OS

Processes

The Operating System virtualizes the CPU to promote the illusion of a nearly-endless supply of CPUs1

You can check your process limits with

 ulimit -u
62133 # calculated based on available ram i think
 sysctl kernel.pid_max
kernel.pid_max = 32768 # legacy default value
 sysctl kernel.threads-max
kernel.threads-max = 124266 # physical upper limit i imagine

pid_max and the ulimit are simply pid number limits, whereas threads-max is the max number of entries in the task table/list (usually a combo of hashtable + doubly linked list in linux)

Process API

A bare minimum interface for managing processes must include the following:

  1. create a process
  2. destroy a process forcefully
  3. wait for a process to finish running
  4. suspend pause a process
  5. status get info about state or how long it has run

UNIX API

UNIX gives you 4 routines to work with processes fork()2, exec(), exit(), and wait()

Process Creation

first load the program i.e. its code and static data (initted variables) into RAM, the address space of the process (virtual memory)

loading can be eager (entire program) or lazy (pieces of program) (paging/swapping etc)

allocate memory for running the program:

  1. stack
  2. heap (optional)

Interesting to Note

  • the os is responsible for populating argc/argv etc
  • the os is responsible for adding a canary before the return value in the stack3

allocates file descriptors to process? (i/o setup)

jumps to main() and transfers control of the cpu to the process

Process States

The exact states used by linux are

  1. Running:
    • The process is either running
    • or ready to run
  2. Waiting:
    • The process is waiting for an event or resource
    • It may be interruptible or uninterruptible by hardware signals
  3. Stopped:
    • process has been stopped, usually by receiving a signal
    • a debugged process may be in a stopped state
  4. Zombie:
    • A halted process which still has a task_struct in the task vector
    • a dead process
/* get_task_state(): */
#define TASK_REPORT			(TASK_RUNNING | TASK_INTERRUPTIBLE | \
					 TASK_UNINTERRUPTIBLE | __TASK_STOPPED | \
					 __TASK_TRACED | EXIT_DEAD | EXIT_ZOMBIE | \
					 TASK_PARKED)

▶ **Tasks to perform**
**a)** Retype the process notes from "The Operating System" to "list in linux)".
**b)** Answer these questions using the process notes:
(i) What value is shown for kernel.pid_max?
(ii) Which four routines does UNIX give for working with processes?
(iii) Which Linux state describes a halted process that still has a task_struct in the task vector?

▶ **Record excerpts**
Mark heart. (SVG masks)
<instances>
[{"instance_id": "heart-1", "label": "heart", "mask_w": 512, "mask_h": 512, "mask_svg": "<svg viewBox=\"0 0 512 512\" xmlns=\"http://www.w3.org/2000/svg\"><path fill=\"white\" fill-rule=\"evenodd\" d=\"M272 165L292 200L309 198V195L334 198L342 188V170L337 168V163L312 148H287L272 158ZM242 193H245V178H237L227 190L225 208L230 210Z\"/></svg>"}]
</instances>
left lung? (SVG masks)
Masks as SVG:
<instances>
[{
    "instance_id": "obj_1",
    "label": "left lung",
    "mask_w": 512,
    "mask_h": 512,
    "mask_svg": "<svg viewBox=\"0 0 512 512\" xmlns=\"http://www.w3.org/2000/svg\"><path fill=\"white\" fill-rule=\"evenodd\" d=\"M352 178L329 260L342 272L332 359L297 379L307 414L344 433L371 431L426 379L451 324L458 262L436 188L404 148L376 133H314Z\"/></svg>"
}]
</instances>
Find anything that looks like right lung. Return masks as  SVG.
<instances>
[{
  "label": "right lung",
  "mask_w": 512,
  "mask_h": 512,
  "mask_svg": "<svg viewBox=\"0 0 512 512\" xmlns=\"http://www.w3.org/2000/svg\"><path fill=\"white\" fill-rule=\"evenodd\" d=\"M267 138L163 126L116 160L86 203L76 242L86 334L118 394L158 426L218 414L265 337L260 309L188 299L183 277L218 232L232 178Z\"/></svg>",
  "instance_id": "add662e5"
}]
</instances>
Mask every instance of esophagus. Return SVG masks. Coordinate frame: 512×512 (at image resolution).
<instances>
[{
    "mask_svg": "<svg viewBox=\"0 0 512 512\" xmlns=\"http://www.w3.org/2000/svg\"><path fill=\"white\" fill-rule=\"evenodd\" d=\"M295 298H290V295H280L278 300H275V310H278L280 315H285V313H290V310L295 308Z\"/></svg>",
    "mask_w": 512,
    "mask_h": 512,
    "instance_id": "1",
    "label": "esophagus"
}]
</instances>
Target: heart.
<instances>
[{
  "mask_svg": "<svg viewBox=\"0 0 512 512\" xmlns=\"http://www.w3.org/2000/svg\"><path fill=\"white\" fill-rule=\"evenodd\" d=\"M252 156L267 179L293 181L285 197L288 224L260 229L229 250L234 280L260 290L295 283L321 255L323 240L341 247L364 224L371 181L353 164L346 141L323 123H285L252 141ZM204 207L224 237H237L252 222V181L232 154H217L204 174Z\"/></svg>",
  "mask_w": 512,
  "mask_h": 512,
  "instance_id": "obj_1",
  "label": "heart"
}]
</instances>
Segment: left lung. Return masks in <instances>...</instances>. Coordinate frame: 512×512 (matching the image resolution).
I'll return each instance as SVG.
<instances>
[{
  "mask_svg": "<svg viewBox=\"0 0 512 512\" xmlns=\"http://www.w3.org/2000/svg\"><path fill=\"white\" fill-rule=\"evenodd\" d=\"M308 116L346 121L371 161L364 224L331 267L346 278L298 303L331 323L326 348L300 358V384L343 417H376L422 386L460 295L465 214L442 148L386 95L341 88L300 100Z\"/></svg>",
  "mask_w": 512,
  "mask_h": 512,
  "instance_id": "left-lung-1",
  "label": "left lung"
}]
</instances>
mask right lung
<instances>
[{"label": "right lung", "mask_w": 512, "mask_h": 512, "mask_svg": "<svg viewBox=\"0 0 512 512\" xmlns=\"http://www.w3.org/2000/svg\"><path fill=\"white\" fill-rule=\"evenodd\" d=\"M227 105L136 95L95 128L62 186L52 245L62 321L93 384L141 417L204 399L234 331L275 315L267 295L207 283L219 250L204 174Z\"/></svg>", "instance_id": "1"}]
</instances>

▶ **Problem solutions**
**a)**
The Operating System virtualizes the CPU to promote the illusion of a nearly-endless supply of CPUs1

You can check your process limits with

 ulimit -u
62133 # calculated based on available ram i think
 sysctl kernel.pid_max
kernel.pid_max = 32768 # legacy default value
 sysctl kernel.threads-max
kernel.threads-max = 124266 # physical upper limit i imagine

pid_max and the ulimit are simply pid number limits, whereas threads-max is the max number of entries in the task table/list (usually a combo of hashtable + doubly linked list in linux)

**b)**
(i) 32768
(ii) fork(), exec(), exit(), and wait()
(iii) Zombie